Nel mondo è presente la guerra in molti più stati di quanti pensiamo. Ci si rivolta contro dittature, governi militari o estremisti, ma dalla nostra parte, quella del mondo ‘occidentalizzato’, l’America non è l’unico Paese che chiede un uomo forte al potere. La stessa situazione l’abbiamo in Europa, oggi un po’ meno evidente data la pandemia e i diversi problemi connessi. Che poi il termine ‘populismo’ è anche contraddittorio, dato che oggi ogni nuovo partito appoggiato da una importante percentuale di elettori viene tacciato dall’establishment di essere populista, ovvero demagogico, fondato su argomentazioni ingenue, comprensibili da un popolo che non è all’altezza di valutare aspetti più complessi. Sarebbe invece opportuno prima di tutto ascoltare e dare risposte alle frustrazioni e i sentimenti collettivi e, soprattutto, analizzare la richiesta, da parte di alcuni, di avere un’unica figura forte al potere. Di fronte alla complessità della nostra economia e società si cerca di dare ordine nella maniera più semplice possibile: perché avere tante persone al potere che mangiano, quando è possibile metterne solamente una? E’ la concentrazione del rischio: se non va bene lui, al massimo lo cambiamo. Dopotutto, è meglio avere un unico politico che per mantenere il potere deve pensare ai fabbisogni di tutti, piuttosto che distribuire scelte, ove in tal caso ognuno penserà solamente ai propri interessi. Il ragionamento è un po’ come non aver voglia di pulire tutta casa e decidere di vivere in una sola stanza, posizionandoci dentro tutto. Il problema è che prima o poi capiterà di avvertire il bisogno di andare in bagno, proprio mentre si sta cucinando…

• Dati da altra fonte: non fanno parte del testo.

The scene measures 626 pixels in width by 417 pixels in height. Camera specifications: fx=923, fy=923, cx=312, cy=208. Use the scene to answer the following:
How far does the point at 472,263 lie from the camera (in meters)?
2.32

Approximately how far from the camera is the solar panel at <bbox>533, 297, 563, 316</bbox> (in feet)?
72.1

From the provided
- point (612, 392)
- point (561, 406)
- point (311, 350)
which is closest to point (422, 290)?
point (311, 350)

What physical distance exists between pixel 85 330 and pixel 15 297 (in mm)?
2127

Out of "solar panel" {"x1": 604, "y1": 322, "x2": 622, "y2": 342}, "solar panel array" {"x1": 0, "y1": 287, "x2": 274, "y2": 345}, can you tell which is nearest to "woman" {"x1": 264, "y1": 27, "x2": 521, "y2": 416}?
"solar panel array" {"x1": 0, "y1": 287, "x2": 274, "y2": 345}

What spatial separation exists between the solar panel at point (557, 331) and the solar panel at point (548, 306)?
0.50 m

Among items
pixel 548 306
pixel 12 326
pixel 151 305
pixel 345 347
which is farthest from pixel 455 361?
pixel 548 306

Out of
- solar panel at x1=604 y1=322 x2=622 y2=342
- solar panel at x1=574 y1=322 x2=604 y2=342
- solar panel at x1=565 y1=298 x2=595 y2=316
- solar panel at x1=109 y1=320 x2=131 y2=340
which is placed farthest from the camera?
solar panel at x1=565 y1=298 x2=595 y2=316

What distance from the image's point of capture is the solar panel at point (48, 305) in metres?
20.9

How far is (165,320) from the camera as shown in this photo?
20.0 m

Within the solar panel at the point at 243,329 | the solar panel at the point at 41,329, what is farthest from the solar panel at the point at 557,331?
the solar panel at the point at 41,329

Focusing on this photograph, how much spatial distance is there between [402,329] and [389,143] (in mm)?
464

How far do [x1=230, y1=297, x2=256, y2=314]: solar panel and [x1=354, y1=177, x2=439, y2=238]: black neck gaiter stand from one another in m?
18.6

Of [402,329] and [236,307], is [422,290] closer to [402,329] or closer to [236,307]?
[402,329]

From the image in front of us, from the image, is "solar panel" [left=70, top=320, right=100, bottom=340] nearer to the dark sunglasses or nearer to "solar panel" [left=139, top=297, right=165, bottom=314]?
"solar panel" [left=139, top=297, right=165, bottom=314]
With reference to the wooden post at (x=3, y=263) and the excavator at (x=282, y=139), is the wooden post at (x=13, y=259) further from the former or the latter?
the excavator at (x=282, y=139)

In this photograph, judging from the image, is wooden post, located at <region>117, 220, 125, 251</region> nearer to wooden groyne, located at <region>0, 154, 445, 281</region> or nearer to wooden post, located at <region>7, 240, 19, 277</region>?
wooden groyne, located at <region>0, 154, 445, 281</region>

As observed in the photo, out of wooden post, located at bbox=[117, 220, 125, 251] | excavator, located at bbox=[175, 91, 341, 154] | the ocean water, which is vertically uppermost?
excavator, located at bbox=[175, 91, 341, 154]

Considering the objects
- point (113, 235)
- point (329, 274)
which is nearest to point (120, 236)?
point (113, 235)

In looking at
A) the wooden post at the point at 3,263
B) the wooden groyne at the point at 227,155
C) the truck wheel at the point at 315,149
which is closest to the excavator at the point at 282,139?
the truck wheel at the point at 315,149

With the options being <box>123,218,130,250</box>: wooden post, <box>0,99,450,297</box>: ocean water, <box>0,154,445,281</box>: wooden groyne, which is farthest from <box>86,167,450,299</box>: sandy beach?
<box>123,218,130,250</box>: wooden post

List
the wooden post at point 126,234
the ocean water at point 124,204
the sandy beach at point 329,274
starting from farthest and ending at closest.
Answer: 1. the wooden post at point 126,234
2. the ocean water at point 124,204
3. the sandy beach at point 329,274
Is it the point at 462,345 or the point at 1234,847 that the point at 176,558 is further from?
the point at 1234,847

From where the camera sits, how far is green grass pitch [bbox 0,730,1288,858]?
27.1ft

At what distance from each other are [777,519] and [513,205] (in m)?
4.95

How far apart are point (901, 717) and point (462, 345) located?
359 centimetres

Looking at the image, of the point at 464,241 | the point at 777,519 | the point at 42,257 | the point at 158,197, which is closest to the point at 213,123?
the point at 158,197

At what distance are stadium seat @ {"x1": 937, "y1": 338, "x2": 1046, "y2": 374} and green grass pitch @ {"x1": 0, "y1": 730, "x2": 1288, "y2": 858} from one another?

La democrazia non piace a tutti, però la libertà di espressione è un’altra cosa, su questo non si transige. “Chi sei tu per togliermi la possibilità di sfogare il mio rancore sui social, insultando qualcuno che mi capita a tiro? Certo, alcuni se la vanno a cercare, come quelli in Cina o, peggio, a Hong Kong. Se hai qualcosa da dire non andare a farlo in quei paesi, anche se è casa tua, vieni da noi. No, per dire, non venire proprio da noi, perché non è che proprio sopportiamo tutti da queste parti. Vieni qui vicino.”

Un altro paradosso è che condanniamo ogni limitazione delle nostre libertà, ma poi riteniamo normale che a decidere di sospendere gli account social di un leader politico siano società private. Qualcuno potrebbe obiettare che è un po’ meno democratica una società in cui esistono super elettori – il cui parere vale più degli altri – e che lasci perplessi sulle modalità di calcolo, ma questo è un altro discorso. Dopotutto, anche noi abbiamo i nostri problemi, dato che la nostra Costituzione – scritta anche con la supervisione di Roosevelt, che ha evitato proprio quelle situazioni – dopo essere stata un gioiellino di democrazia, a partire dagli anni ’70 ha iniziato ad essere oggetto di modifiche, non sempre esenti da interessi privati.

“Quando c’era lui le cose funzionavano meglio”, “quando c’era lui i treni arrivavano in orario” e “lui non avrebbe consentito tutto questo”… Mi sorprende la convinzione di come si pensi di conoscere così bene personaggi del passato, morti diversi anni prima della propria nascita. I racconti dei nonni sono diversi, ma forse c’è qualcuno che ha più memoria, probabilmente perché se l’è sognato da poco. Peccato che spesso sono gli stessi che durante le giornate della Memoria – quella con la M maiuscola – si lamentano di dover riascoltare ogni anno le stesse cose, contestando targhe o riconoscimenti. Il ricordo non viene fatto né per biasimare, né per santificare, ma per non dimenticarci che gli sbagli di ieri potrebbero ritornare ad essere gli errori di domani. Il primo compito di una nazione è la formazione di buoni cittadini, che riflettano prima di eleggere i politici a cui spetterà la salvaguardia di quanto di buono è stato fatto dalla nostra società.